El sector minorista del helado se ha modificado substancialmente en su dinámica. Las expectativas de los consumidores se transforman a velocidades que convierten en transitoria cualquier ventaja competitiva.
La intensa competencia que caracteriza al sector se refleja en la disminución de los márgenes de rentabilidad de los canales de distribución. En este contexto (presente y futuro) es imprescindible anticiparse a los hechos, detectando las claves que permitan mantenerse y avanzar.
La implementación de modelos de estrategias inteligentes es un camino al éxito
que permitirá evitar muchos fracasos. En la implementación de una estrategia hay
puntos claves que no pueden soslayarse. Hoy abordaremos uno: la calidad. Sobre
la calidad se han escrito tratados completos desde que arrancó la era industrial
y en su nombre se han tratado y maltratado a los consumidores. Pero que es la
calidad en una suprema síntesis?
Son aquellos atributos que conforman la apetencia de un consumidor. Es el nivel de satisfacción por el cuál alguien está dispuesto a pagar un precio.

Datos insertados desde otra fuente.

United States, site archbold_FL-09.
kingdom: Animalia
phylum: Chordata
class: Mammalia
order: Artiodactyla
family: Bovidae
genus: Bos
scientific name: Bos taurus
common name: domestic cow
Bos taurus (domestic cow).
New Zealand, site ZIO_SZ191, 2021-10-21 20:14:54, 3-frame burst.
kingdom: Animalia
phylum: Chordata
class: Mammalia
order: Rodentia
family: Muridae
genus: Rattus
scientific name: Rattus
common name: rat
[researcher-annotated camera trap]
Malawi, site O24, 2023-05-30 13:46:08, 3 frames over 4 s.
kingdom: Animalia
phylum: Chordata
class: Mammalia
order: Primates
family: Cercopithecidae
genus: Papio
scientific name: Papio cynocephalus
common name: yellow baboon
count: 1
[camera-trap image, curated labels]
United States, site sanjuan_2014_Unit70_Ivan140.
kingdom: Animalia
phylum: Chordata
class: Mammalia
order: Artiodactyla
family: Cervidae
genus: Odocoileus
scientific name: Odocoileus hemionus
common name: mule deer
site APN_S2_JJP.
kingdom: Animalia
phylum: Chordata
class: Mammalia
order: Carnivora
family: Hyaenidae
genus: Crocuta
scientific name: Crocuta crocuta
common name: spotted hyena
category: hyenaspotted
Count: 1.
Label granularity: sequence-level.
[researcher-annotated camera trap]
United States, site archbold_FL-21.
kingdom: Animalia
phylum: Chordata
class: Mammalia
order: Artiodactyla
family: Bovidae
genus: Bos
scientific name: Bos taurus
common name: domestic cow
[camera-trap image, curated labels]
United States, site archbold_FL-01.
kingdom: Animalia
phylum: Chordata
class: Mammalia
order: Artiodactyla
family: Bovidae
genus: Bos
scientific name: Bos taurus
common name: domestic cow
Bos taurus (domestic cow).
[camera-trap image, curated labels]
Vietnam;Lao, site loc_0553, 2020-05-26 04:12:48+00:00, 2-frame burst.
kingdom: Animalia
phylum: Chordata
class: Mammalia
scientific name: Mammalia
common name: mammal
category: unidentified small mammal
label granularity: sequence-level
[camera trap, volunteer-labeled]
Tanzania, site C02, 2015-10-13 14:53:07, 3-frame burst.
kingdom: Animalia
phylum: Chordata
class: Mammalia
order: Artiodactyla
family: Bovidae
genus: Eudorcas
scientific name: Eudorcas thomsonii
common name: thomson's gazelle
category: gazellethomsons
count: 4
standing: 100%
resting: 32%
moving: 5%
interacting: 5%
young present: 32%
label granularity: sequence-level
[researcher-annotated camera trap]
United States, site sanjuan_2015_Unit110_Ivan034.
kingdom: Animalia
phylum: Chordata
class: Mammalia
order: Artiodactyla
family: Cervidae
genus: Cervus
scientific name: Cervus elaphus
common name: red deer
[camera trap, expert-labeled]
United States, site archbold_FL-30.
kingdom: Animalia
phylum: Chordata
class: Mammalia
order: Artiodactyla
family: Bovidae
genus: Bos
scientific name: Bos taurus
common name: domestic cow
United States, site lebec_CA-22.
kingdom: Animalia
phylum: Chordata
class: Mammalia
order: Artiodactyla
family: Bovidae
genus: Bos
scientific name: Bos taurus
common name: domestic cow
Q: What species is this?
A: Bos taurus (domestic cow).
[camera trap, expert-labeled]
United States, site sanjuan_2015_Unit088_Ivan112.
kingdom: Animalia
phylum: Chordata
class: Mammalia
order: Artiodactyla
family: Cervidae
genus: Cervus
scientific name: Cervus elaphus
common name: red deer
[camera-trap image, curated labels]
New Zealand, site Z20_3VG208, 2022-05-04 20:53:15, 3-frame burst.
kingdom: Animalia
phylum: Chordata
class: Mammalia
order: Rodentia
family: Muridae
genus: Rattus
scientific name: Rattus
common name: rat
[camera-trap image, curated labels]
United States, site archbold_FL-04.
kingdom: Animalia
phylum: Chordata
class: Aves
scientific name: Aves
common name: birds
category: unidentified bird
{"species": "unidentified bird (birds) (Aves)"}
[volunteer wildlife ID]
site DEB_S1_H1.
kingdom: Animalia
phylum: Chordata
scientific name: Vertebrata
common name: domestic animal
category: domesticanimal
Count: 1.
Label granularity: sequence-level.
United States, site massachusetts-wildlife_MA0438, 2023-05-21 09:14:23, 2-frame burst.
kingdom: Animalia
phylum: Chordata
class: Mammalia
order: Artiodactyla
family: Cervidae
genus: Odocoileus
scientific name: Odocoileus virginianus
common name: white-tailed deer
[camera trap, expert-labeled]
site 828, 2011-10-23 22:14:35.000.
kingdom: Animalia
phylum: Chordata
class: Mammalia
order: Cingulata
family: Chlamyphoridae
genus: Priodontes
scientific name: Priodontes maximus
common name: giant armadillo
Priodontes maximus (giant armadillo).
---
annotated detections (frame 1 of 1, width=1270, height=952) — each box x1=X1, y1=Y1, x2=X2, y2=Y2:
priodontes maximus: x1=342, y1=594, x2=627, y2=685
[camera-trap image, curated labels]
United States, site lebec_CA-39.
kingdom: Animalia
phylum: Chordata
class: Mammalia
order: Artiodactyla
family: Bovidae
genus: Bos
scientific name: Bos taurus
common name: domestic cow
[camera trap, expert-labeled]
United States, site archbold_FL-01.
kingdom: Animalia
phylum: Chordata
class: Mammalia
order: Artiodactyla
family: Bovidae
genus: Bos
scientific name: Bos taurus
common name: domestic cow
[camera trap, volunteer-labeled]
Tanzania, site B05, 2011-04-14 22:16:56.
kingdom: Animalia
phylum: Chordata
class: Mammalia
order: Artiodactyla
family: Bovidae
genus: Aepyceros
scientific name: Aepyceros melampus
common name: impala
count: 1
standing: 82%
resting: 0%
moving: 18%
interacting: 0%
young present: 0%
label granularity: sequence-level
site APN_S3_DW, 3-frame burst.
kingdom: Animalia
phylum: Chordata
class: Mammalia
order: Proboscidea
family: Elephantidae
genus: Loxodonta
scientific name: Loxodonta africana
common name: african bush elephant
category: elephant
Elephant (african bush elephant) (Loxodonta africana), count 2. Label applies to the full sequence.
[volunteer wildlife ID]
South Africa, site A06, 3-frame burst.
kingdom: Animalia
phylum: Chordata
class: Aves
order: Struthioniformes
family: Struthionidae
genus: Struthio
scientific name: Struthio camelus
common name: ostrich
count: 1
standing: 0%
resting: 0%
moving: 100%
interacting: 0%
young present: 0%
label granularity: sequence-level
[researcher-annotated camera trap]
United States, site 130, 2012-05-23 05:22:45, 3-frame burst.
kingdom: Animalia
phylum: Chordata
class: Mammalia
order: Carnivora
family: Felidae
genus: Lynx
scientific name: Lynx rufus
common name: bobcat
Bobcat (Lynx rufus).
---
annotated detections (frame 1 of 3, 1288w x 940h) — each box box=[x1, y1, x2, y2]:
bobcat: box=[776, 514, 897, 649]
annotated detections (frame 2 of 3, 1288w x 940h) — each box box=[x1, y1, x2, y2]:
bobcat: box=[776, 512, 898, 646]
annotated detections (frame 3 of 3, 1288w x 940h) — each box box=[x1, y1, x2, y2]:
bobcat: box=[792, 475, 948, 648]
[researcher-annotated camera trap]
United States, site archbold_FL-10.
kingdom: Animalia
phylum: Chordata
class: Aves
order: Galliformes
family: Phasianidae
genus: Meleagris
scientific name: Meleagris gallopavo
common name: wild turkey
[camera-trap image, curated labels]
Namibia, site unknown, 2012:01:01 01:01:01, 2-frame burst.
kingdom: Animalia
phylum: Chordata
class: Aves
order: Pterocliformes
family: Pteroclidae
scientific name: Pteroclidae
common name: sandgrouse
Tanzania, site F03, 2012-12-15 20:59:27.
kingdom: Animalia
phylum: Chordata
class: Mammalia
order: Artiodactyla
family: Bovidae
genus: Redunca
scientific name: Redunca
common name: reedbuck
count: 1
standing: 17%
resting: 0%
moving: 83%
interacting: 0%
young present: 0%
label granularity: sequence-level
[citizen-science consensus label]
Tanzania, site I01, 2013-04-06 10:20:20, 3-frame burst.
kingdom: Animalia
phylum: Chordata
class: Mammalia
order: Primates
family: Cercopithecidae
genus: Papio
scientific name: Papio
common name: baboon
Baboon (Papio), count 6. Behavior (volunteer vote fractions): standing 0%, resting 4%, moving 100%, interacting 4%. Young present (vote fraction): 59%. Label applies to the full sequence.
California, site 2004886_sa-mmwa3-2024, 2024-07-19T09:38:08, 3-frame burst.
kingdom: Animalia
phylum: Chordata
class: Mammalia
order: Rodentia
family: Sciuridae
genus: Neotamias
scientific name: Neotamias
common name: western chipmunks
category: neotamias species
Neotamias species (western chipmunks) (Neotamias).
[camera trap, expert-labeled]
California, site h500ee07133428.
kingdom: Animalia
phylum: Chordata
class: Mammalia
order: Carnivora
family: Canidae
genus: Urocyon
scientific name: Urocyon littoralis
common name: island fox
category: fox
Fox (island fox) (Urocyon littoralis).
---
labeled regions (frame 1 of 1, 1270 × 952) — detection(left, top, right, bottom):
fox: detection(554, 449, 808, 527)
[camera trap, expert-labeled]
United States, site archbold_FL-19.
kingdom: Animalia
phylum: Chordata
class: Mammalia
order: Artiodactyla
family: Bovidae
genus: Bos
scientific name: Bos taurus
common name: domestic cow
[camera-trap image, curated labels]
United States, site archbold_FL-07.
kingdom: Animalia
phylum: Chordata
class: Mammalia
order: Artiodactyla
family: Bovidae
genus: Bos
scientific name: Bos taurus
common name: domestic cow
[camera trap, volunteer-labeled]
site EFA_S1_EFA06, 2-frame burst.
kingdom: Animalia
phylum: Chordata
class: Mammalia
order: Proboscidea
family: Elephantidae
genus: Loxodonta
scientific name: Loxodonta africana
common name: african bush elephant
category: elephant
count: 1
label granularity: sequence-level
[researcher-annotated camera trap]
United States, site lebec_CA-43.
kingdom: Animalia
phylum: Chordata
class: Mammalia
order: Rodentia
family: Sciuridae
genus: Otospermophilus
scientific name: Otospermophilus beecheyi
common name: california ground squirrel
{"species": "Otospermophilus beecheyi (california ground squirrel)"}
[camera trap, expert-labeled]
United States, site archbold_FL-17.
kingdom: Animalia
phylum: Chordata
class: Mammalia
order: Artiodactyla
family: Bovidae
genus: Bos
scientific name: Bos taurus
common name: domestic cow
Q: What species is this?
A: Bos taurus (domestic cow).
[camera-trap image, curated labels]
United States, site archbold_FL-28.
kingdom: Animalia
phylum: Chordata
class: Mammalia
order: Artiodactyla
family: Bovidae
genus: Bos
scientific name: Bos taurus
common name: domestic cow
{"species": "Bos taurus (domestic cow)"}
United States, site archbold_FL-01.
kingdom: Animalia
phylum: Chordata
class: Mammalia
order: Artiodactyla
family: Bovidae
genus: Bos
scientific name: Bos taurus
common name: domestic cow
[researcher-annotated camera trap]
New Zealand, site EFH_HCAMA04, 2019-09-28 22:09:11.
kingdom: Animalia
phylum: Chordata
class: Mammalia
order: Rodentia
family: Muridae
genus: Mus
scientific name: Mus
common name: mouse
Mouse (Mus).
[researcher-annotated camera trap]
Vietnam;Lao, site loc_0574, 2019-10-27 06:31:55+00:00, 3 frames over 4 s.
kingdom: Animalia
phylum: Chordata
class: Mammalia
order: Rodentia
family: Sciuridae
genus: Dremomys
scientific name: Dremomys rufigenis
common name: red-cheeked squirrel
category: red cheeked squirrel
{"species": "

En términos estadísticos se conforma una franja de consumidores que ha catalogado en su mente una determinada concepción de un producto.
Si alguien pretende inventar un producto de una supuesta más alta calidad y por ende de un casi seguro mayor costo, verá diminuida esa franja de consumidores y desde ya mermará su rentabilidad. Como posiblemente no pueda llevar a precio su mayor costo terminará vendiendo calidad regalada sin que mejore su posicionamiento.
Si por el contrario se inventa un producto de bajo costo probablemente ingrese en una franja marginal donde entren a jugar otros factores que afectarán su rentabilidad.
Por lo tanto la cuestión está en determinar que tipo de producto está esperando el núcleo principal de consumidores y que precio está dispuesto a pagar por él. Asumiendo que un productor de helado artesanal tome seriamente como que esta es una cuestión estratégica para su negocio, tropezará con el primer escollo: el cómo hacerlo, el cómo determinar como se conformarán los destinatarios de su producción.
Debemos recordar que la calidad nunca es el problema. Precisamente es la solución al problema.
Nota del autor: Recuerda que hace algunos años atrás actuó como consultor en la determinación de la penetración y presencia de una marca industrial de helados que se vendía a $5 el kg. Para ello se realizaron 3 paneles con degustación ciega, en distintos barrios, sobre un total de 500 encuestados aproximadamente.